Tuesday 1st October: “The Justification of Deduction” – Michael Dummett, in The Logical Basis of Metaphysics (on ares).
Thursday 3rd October: “Dummett’s Justification of Deduction” in Deviant Logic, Fuzzy Logic, Susan Haack

Week 7: Heresies in Logic 2: Relevant Logic

Tuesday 8th October: The Material Conditional: sections 1-4 from chapter 1 of Entailment: The Logic of Relevance and Necessity, volume 1, Alan Ross Anderson and Nuel Belnap. (on ares)
Thursday 10th October: Pragmatic approaches to the material conditional. Reading: "Logic and Conversation" – H.P. Grice (on ares).

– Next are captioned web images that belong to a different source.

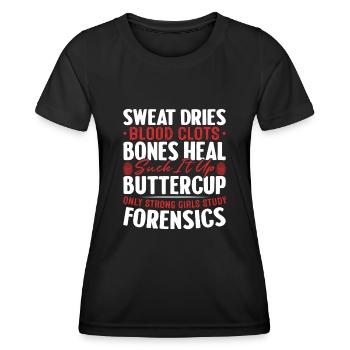 Schweiß trocknet Blutgerinnsel Knochen heilen Lustig - Frauen Funktions-T-Shirt - Schwarz - Vorne - AI Model Female 172 light (172cm)
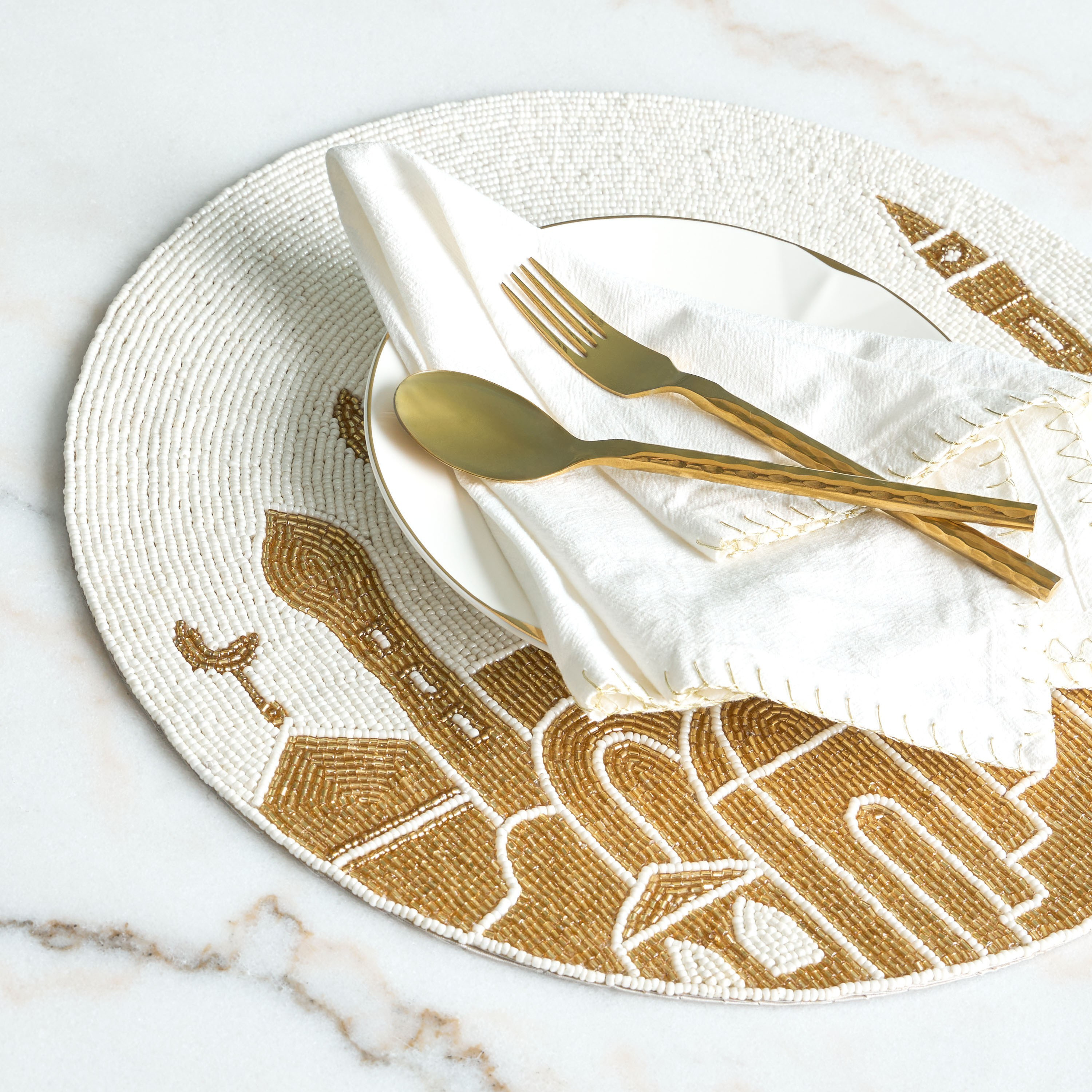 لبادة صحون قطعة واحدة -  فردوس-household-dining-tablelinen-placemats-image-3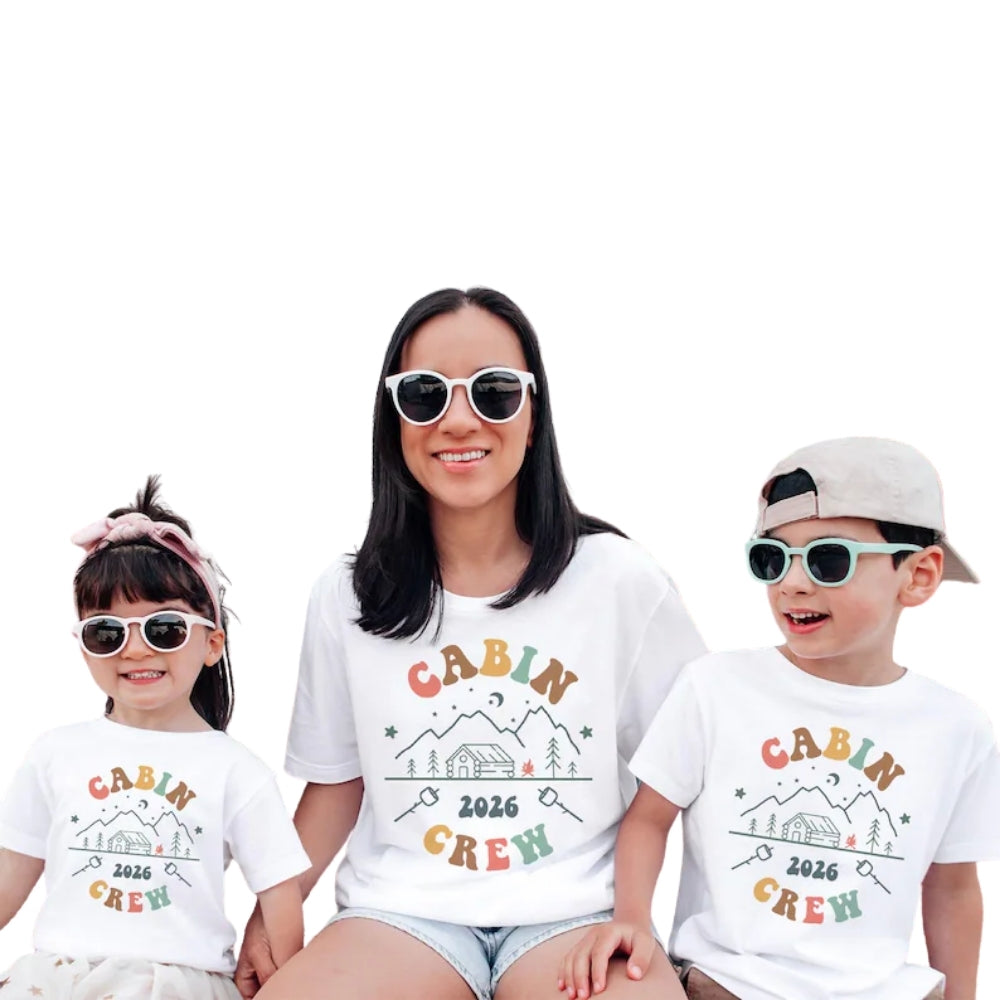 Cabin Crew Custom Family Matching T Shirt With Year, Custom Cabin Vacation Family Shirts ET1088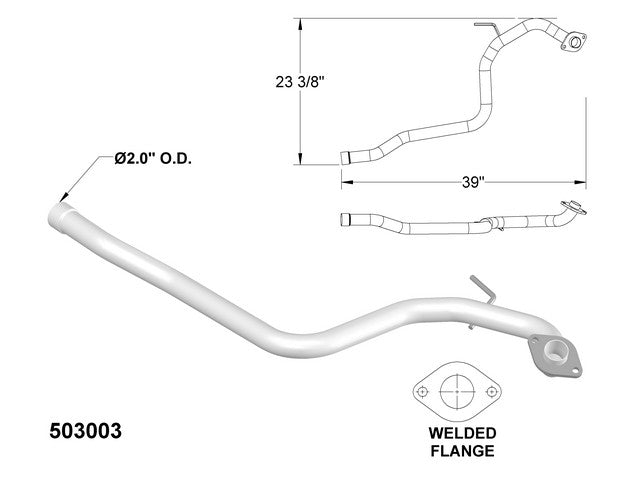 Exhaust Pipe OEM Industries 503003
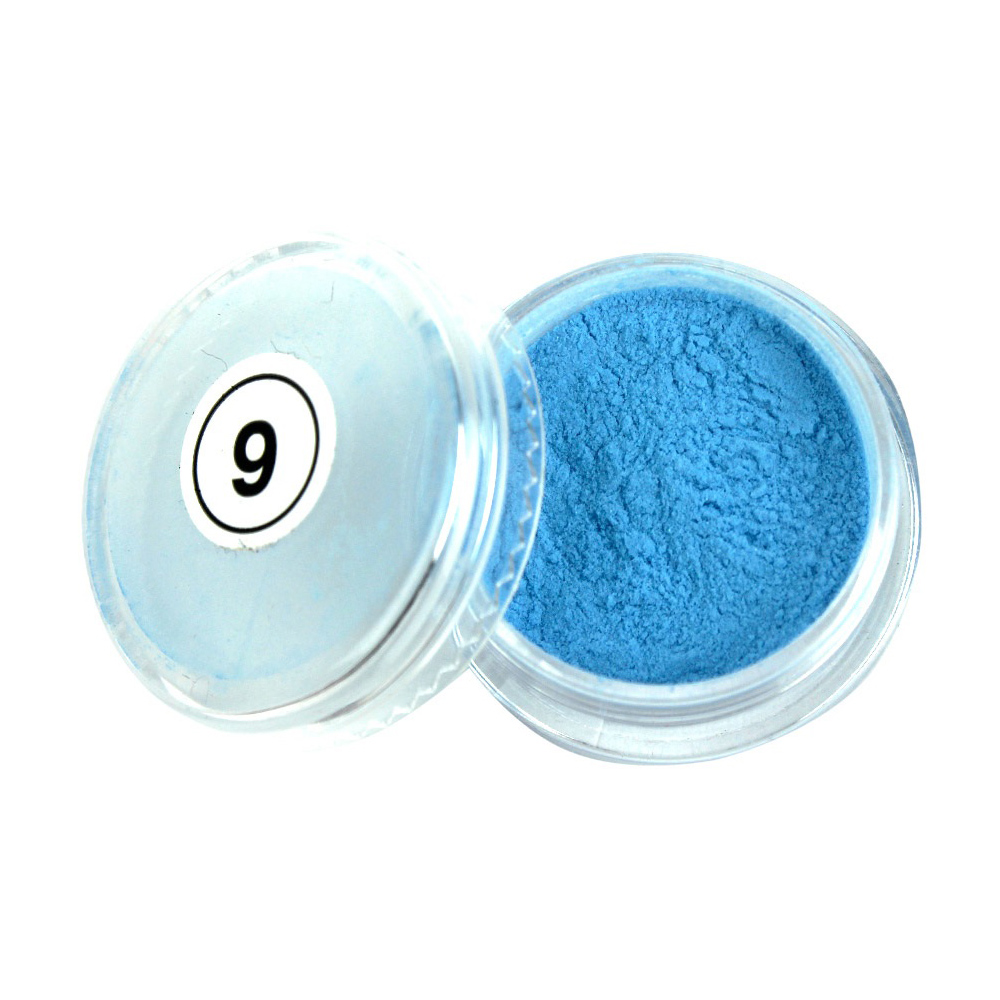 

Уцінка! Акрилова пудра для нігтів My Nail, 9 Неон блакитний, 2 мл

Week 8: Heresies in Logic 3: Dialetheism

Tuesday 15th October: In class midterm exam.
Thursday 17th October: Chapters 0 and 1 of In Contradiction – Graham Priest (on ares)

Week 9: Let a thousand flowers bloom: the birth of logical pluralism

Tuesday 22nd October: Carnap – excerpt from The Logical Syntax of Language (on ares) AND “Deviant Logics” in The Philosophy of Logic – W.V.O. Quine (also on ares)
Thursday 24th October: “Logical Pluralism” – JC Beall and Greg Restall

Week 10: More Logical Pluralism

Tuesday 29th October: “What are Beall and Restall pluralists about?” – Nicole Wyatt,
Thursday 31st October: Chapter 12, “Logical Pluralism” in Doubt Truth to be a Liar, Graham Priest (on ares)

Week 11: So what’s wrong with modal logic?

Tuesday 5th November: Chapter 3 of Philosophical Logic, John P. Burgess (on ares)
Thursday 7th November: “Three grades of modal involvement” – W.V.O. Quine (on ares)

Week 12: And what else is wrong with modal logic?

Tuesday 12th November: “A backward look at Quine’s Animadversions on Modalities” – Ruth Barcan Marcus
Thurs 14th November: "Quinus ab Omni Naevo Vindicatus", J. P. Burgess in Meaning and Reference, suppl. vol. Canadian Journal of Philosophy, vol. 25 1997. (on ares)

Week 13: Is deontic logic possible?

Tuesday 19th November: “Logical Constants” – John MacFarlane
Thursday 21st November: “Logic and the Autonomy of Ethics” – Charles Pidgen, The Australasian Journal of Philosophy, 67, 1989.

Week 14: Modal Logic as Metaphysics (I)

Tuesday 26th November: Chapter 1
Thursday 28th November: Thanksgiving break

Week 15: Modal logic as Metaphysics (II)

Tuesday 3rd December: Chapter 2
Thursday 5th December: Chapter 3


Assessment is by way of a 400 word expository paper due on Friday 13th September (20%) an in-class midterm exam on Tuesday 15th October (30%), one plan for a 2000 philosophy paper (1 side of bullet-points) (10%) due on Wednesday 6th November and a 2000 philosophy paper (40%) due on the last day of classes.

Date due % of grade
400 word expository paper Friday 13 September 20%
In-class midterm Tuesday 15th October 30%
Final Paper Plan Wednesday 6th November 10%
2000 word Final Paper Friday 6th December 40%

Alternative assessment for graduate students only: one 4000 word philosophy paper due on Friday 6th December (100%).

I am happy to look at drafts of papers, as long as I have it one week before the paper is due. This is to give me time to read your draft carefully and write comments on it, and you time to redraft in response to those comments before you turn the final version of your paper in. Drafts submitted later than this will not be looked at.

All papers should be turned in to the “turn in” filing cabinet in the philosophy department office on the 2nd floor of Wilson Hall by 3.30pm on the day they are due. (The office closes at 4pm, and the people who work there like to be on their way home at 4.05pm, not unlocking doors for students with a late paper.) Please use a single paper clip to hold the pages together. Pages should be numbered, with your name on the final page. Do not put your student number or social security number on your paper. Any well-known, consistent citation method is acceptable. Your paper should finish with a bibliography, listing the texts you read while pursuing research on the paper, including any texts cited.


Any cases of suspected plagiarism, or other problems with academic integrity, will be reported to the Dean in his role as head of the academic integrity committee.

Pass/Fail Option

Students taking the course pass/fail will need an overall grade of C- for a pass.